--- Texte fourni ---
---------------
Par Jan Flemr
Tomas Pik n'a rien perdu de son désir de vivre pleinement sa vie malgré une maladie génétique qui le confine depuis cinq ans dans une chaise roulante. Mais pendu à la sonnette des prostituées, ce Tchèque de 26 ans a subi plusieurs fois une déception amère. Certaines belles de nuit lui ont refusé leur corps en apprenant qu'il souffrait d'un problème génétique, l'ataxie de Friedreich, qui se traduit par une dégénérescence progressive des nerfs dans ses bras et jambes. «Etre handicapé ne renforce nullement la confiance en soi. Et quand une prostituée vous tourne le dos, c'est un coup trop dur» , confie Tomas à l'AFP à Prague.
Le premier pays ex-communiste
Depuis peu, le jeune homme peut finalement s'offrir les plaisirs charnels sans risque d'être déçu, grâce à l'assistance sexuelle payante pour personnes handicapées. La République tchèque est le premier pays ex-communiste à voir apparaître ce secteur professionnel et rejoint ainsi des pays tels que les Pays-Bas, l'un des pionniers en la matière, ou la Suisse. Employé d'une boutique d'articles usagés et administrateur d'une page Facebook spécialisée, Tomas fait tout pour promouvoir l'assistance sexuelle. En sirotant un café dans une tasse qu'il a du mal à tenir, il explique que l'objectif des assistantes spécialement formées n'est pas de fidéliser les clients mais de les encourager à trouver eux-mêmes une petite amie. «Leur tâche est d'apprendre aux personnes handicapées à vivre leur propre sexualité, à utiliser les jouets sexuels et à se masturber correctement. Personne d'autre ne leur parle de ce genre de choses», dit-il. «Leur sexualité est un grand tabou ici», ajoute Tomas, qui a déjà savouré le bonheur d'un massage tantrique effectué par une assistante.
---------------
Extraits de données:
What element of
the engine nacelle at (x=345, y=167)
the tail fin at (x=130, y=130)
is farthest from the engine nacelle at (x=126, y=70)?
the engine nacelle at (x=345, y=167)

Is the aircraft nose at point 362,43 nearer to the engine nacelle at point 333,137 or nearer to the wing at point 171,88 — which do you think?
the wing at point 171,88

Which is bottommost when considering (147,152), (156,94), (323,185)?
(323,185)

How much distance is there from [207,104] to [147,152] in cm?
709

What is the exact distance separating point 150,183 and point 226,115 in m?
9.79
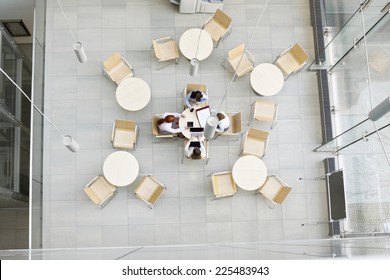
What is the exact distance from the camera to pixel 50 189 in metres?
8.20

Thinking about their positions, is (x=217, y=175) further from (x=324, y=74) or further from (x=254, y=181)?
(x=324, y=74)

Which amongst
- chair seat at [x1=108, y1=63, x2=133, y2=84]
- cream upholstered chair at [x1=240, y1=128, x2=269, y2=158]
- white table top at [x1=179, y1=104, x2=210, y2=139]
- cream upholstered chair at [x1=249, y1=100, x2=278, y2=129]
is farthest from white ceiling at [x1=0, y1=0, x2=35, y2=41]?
cream upholstered chair at [x1=240, y1=128, x2=269, y2=158]

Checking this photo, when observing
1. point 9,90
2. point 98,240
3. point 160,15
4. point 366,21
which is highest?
point 160,15

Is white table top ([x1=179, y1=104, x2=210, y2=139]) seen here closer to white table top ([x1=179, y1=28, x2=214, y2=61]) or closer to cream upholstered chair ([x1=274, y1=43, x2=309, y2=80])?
white table top ([x1=179, y1=28, x2=214, y2=61])

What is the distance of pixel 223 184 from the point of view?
8070mm

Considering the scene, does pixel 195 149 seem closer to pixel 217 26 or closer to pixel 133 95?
pixel 133 95

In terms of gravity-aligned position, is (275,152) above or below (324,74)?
below

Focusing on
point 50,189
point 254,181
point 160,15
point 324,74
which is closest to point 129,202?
point 50,189

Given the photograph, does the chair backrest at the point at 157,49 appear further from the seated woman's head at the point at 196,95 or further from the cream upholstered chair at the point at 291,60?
the cream upholstered chair at the point at 291,60

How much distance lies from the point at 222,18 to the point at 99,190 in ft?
12.6

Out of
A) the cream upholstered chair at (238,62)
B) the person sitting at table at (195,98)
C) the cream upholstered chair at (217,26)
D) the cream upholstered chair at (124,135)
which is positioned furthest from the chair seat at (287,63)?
the cream upholstered chair at (124,135)

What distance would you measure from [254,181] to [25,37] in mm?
6192

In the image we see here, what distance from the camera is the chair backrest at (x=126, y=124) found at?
26.2 feet

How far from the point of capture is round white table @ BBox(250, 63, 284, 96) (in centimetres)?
830
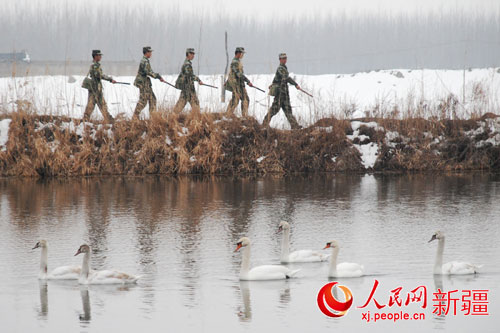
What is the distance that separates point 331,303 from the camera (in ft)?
28.9

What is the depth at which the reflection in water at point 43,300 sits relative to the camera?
8500 mm

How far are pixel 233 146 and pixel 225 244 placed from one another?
407 inches

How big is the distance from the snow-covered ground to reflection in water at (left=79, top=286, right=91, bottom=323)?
13170mm

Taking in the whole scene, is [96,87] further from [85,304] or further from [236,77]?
[85,304]

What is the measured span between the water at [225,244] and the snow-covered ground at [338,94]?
3367mm

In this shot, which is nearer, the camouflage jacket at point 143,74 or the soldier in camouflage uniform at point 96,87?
the soldier in camouflage uniform at point 96,87

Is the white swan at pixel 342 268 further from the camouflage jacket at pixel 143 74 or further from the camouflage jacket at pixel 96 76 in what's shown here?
the camouflage jacket at pixel 96 76

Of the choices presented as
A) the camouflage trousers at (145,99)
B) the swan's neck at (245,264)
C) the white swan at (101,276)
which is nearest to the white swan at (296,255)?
the swan's neck at (245,264)

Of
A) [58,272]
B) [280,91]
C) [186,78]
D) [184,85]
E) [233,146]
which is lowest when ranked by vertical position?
[58,272]

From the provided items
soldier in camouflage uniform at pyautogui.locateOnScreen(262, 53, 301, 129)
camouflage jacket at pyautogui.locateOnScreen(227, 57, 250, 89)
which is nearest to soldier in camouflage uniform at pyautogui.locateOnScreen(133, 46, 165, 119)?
camouflage jacket at pyautogui.locateOnScreen(227, 57, 250, 89)

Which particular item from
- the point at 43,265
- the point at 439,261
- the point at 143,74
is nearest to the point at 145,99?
the point at 143,74

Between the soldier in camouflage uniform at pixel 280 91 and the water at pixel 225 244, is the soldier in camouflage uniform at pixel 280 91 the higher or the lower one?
the higher one

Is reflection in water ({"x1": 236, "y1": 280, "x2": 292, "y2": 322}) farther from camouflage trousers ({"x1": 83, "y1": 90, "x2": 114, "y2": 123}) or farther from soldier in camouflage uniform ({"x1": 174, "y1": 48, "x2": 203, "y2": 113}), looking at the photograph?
camouflage trousers ({"x1": 83, "y1": 90, "x2": 114, "y2": 123})

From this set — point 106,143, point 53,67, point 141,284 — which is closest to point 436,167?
point 106,143
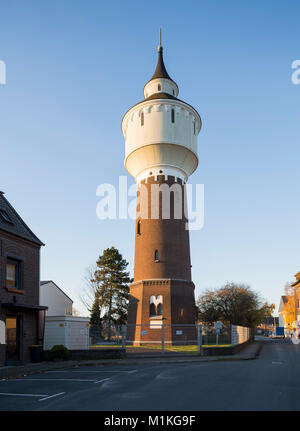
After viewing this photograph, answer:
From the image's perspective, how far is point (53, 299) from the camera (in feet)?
148

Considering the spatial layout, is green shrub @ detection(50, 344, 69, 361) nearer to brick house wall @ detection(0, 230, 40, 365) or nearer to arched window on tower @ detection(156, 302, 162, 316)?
brick house wall @ detection(0, 230, 40, 365)

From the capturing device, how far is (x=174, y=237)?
31.8m

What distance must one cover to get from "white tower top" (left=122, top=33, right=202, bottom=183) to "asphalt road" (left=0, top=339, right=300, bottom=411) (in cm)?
1999

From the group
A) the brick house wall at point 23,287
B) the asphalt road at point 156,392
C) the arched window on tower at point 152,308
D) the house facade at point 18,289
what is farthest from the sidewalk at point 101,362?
the arched window on tower at point 152,308

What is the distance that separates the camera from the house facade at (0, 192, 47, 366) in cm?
1953

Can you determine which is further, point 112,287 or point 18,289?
point 112,287

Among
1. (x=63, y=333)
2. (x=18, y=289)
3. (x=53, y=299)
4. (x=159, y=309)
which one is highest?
(x=18, y=289)

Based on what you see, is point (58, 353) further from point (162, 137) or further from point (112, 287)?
point (112, 287)

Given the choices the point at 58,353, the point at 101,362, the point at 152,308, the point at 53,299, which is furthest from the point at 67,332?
the point at 53,299

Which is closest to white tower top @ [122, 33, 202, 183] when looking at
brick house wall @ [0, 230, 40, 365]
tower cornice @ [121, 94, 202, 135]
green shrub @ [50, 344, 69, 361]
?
tower cornice @ [121, 94, 202, 135]

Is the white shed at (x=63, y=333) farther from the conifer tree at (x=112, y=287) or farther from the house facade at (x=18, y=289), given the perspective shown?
the conifer tree at (x=112, y=287)

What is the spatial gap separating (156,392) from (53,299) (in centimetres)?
3659

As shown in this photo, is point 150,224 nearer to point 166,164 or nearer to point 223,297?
point 166,164

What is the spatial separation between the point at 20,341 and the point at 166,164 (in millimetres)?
17551
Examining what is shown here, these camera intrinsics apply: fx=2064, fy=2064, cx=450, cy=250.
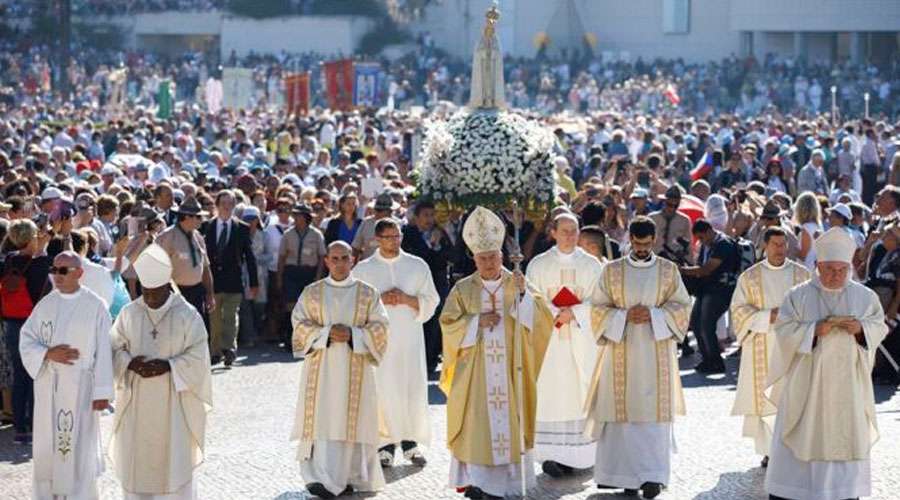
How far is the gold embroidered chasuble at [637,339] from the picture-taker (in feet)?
42.9

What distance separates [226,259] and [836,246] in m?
7.97

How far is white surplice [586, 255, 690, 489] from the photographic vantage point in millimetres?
13039

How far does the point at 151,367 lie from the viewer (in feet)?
37.9

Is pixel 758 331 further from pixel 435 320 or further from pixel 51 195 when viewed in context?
pixel 51 195

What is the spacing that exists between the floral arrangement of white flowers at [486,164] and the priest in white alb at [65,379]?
529 centimetres

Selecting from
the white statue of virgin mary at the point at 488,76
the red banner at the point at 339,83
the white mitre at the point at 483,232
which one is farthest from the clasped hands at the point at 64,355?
the red banner at the point at 339,83

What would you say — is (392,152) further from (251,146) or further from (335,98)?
(335,98)

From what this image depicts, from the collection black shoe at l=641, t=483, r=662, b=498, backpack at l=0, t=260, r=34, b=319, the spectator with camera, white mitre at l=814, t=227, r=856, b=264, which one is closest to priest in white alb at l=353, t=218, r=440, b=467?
black shoe at l=641, t=483, r=662, b=498

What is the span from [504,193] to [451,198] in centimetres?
53

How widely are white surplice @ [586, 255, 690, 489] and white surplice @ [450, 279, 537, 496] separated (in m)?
0.49

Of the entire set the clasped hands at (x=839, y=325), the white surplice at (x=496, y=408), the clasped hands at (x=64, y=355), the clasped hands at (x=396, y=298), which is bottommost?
the white surplice at (x=496, y=408)

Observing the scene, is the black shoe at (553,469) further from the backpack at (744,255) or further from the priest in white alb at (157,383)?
the backpack at (744,255)

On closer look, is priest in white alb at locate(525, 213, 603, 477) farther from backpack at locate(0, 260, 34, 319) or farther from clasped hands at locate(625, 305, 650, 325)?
backpack at locate(0, 260, 34, 319)

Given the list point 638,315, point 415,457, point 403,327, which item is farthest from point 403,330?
point 638,315
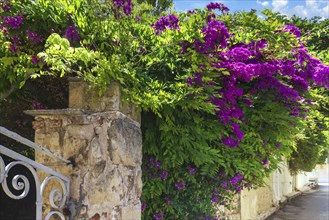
---------------
--- Travail à faire ---
Recopiez le passage du texte sur l'assistance sexuelle qui commence par « Par Jan Flemr » et continue jusqu'à « l'AFP à Prague. ».

--- Réponse écrite ---
Par Jan Flemr
Tomas Pik n'a rien perdu de son désir de vivre pleinement sa vie malgré une maladie génétique qui le confine depuis cinq ans dans une chaise roulante. Mais pendu à la sonnette des prostituées, ce Tchèque de 26 ans a subi plusieurs fois une déception amère. Certaines belles de nuit lui ont refusé leur corps en apprenant qu'il souffrait d'un problème génétique, l'ataxie de Friedreich, qui se traduit par une dégénérescence progressive des nerfs dans ses bras et jambes. «Etre handicapé ne renforce nullement la confiance en soi. Et quand une prostituée vous tourne le dos, c'est un coup trop dur» , confie Tomas à l'AFP à Prague.